According to a report from the New York Times, the dispute regarding EA Sports’ FIFA series potentially changing its name in the coming years is as a result of the related ‘cost and new revenue streams,’ though exclusivity rights are also claimed to be a factor.
The report claims that “the core of the dispute is financial,” with FIFA seeking more than double what it’s currently receiving from EA Sports for the use of its licensing. According to the report, FIFA is seeking an increase in the payout amount to “more than $1 billion for every four-year World Cup cycle.”
The New York Times does also claim that the dispute between EA Sports and FIFA isn’t just about money, but what the video game publisher’s exclusive rights should include.
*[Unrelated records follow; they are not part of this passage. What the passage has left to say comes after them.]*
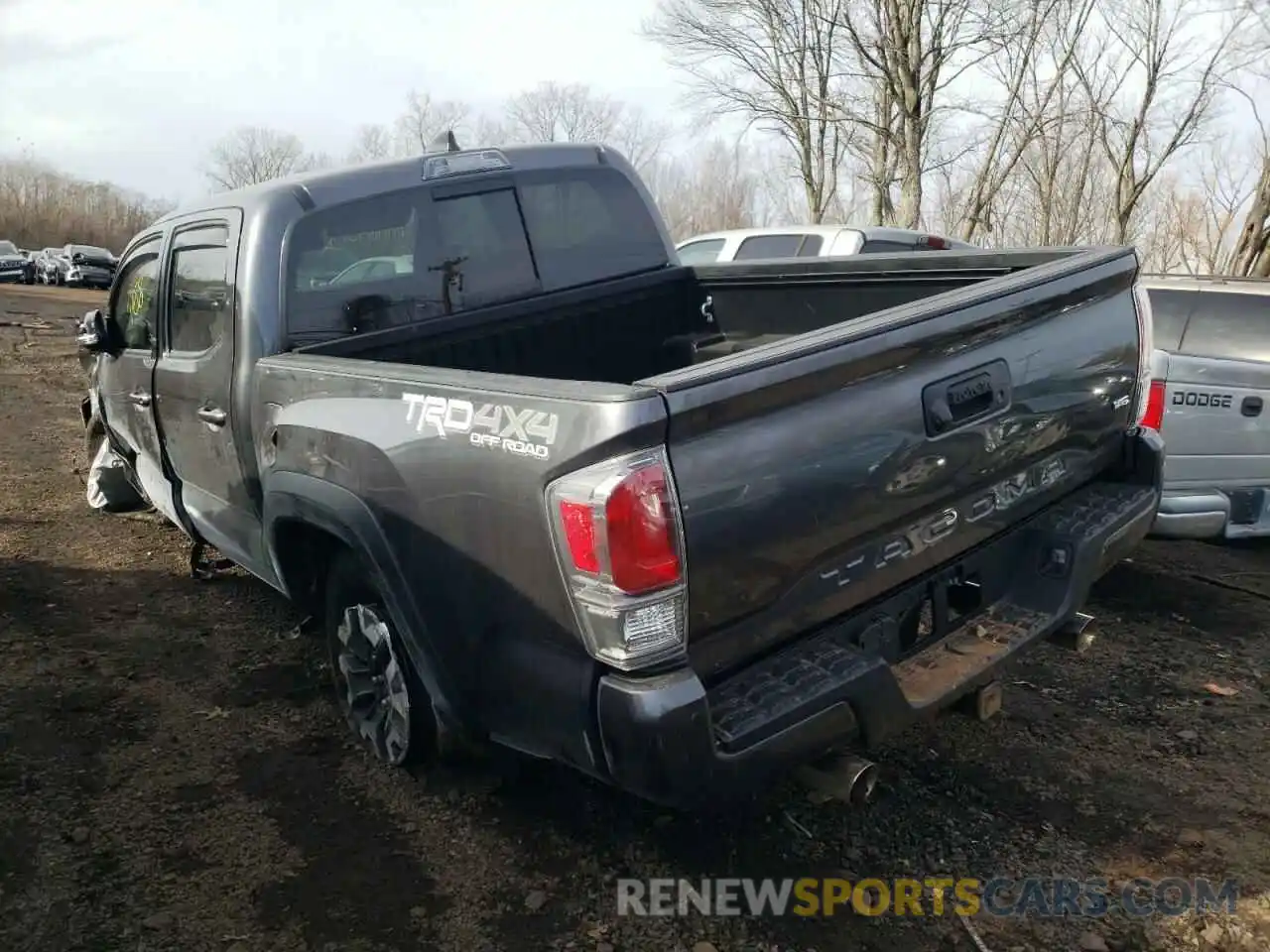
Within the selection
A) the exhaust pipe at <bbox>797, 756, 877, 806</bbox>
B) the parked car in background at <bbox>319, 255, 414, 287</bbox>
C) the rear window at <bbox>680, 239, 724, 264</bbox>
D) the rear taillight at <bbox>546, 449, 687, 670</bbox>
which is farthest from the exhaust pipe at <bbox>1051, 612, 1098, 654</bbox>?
the rear window at <bbox>680, 239, 724, 264</bbox>

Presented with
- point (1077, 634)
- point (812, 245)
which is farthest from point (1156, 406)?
point (812, 245)

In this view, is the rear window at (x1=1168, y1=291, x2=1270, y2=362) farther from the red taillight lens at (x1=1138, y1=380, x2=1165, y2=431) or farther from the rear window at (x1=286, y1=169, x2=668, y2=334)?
the rear window at (x1=286, y1=169, x2=668, y2=334)

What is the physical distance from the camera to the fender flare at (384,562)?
2.88 meters

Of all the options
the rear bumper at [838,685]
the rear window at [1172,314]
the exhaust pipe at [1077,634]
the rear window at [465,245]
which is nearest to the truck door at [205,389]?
the rear window at [465,245]

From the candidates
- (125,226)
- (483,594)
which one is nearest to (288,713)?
(483,594)

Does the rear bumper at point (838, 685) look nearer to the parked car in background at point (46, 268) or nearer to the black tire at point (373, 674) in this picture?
the black tire at point (373, 674)

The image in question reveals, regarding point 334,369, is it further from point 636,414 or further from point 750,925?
point 750,925

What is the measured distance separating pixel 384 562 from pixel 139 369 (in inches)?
106

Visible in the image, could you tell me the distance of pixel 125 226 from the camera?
80062 mm

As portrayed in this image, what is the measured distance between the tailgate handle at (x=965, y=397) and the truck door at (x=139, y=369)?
3.60 meters

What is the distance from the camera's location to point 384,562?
2.96 metres

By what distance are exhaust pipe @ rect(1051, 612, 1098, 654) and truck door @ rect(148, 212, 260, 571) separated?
2.84 meters

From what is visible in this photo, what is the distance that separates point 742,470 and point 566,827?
4.86 ft

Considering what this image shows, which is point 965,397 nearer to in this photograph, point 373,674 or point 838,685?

FIFA apparently would “prefer to limit EA’s exclusivity to the narrow parameters around use in a soccer game,” while EA Sports contends it should be “allowed to explore other ventures within its FIFA video game ecosystem, including highlights of actual games, arena video game tournaments and digital products like NFTs.”
This report follows the news last week from an EA press release that the company was “exploring the idea of renaming our global EA Sports football games.”
A decision regarding the outcome of the dispute between EA Sports and FIFA is expected by the end of this year, but EA Sports already seems to be making plans for a future without the FIFA licensing, registering two trademarks — one in the European Union and the other in Britain, for the phrase ‘EA Sports F.C.’ (credit to VGC for spotting this).
The renaming of EA Sports’ football games in the future wouldn’t impact any of the other 300+ licensing agreements it has with organizations like UEFA, domestic leagues and competitions around the world which allow the publisher to use the names and likeness of players, club teams and leagues in its games.